__WHAT THE EXERCISE ASKS__. Lines before the one with "of the 27th" are left out; return that line and all that follow it, exactly, through the end of the data.

[Opening GIVEN ENTRIES section]

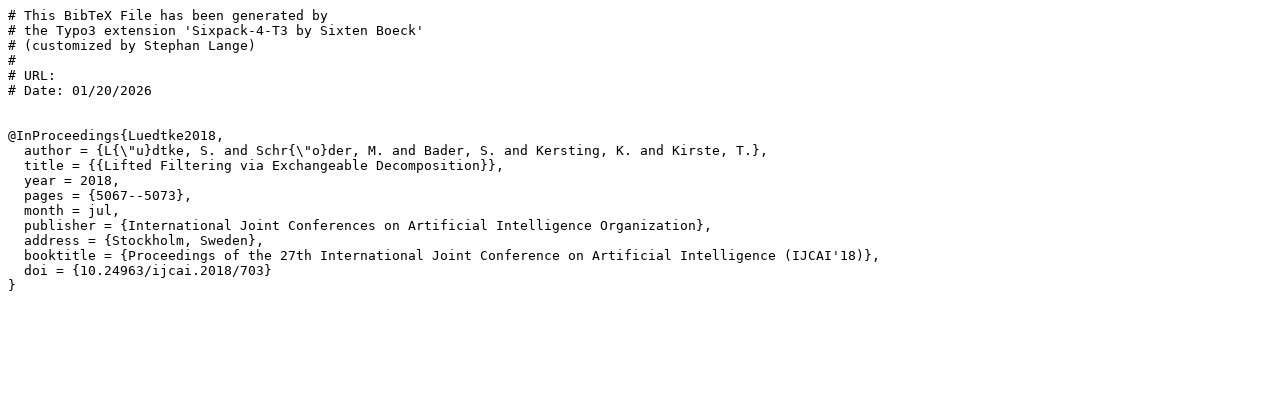

--- FILE ---
content_type: text/plain;charset=UTF-8
request_url: https://www.int.uni-rostock.de/BibTeX.203+B6JnR4X3NpeHBhY2tfcGkxJTVCZXhwb3J0JTVEPXRiaWJ0ZXgmdHhfc2l4cGFja19waTElNUJ1aWQlNUQ9MTU4MA__.60.html
body_size: 447
content:
# This BibTeX File has been generated by
# the Typo3 extension 'Sixpack-4-T3 by Sixten Boeck'
# (customized by Stephan Lange)
#
# URL:  
# Date: 01/20/2026


@InProceedings{Luedtke2018,
  author = {L{\"u}dtke, S. and Schr{\"o}der, M. and Bader, S. and Kersting, K. and Kirste, T.},
  title = {{Lifted Filtering via Exchangeable Decomposition}},
  year = 2018,
  pages = {5067--5073},
  month = jul,
  publisher = {International Joint Conferences on Artificial Intelligence Organization},
  address = {Stockholm, Sweden},
  booktitle = {Proceedings of the 27th International Joint Conference on Artificial Intelligence (IJCAI'18)},
  doi = {10.24963/ijcai.2018/703}
}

[Closing GIVEN ENTRIES section]

__RESPONSE TO THIS TASK__.
  booktitle = {Proceedings of the 27th International Joint Conference on Artificial Intelligence (IJCAI'18)},
  doi = {10.24963/ijcai.2018/703}
}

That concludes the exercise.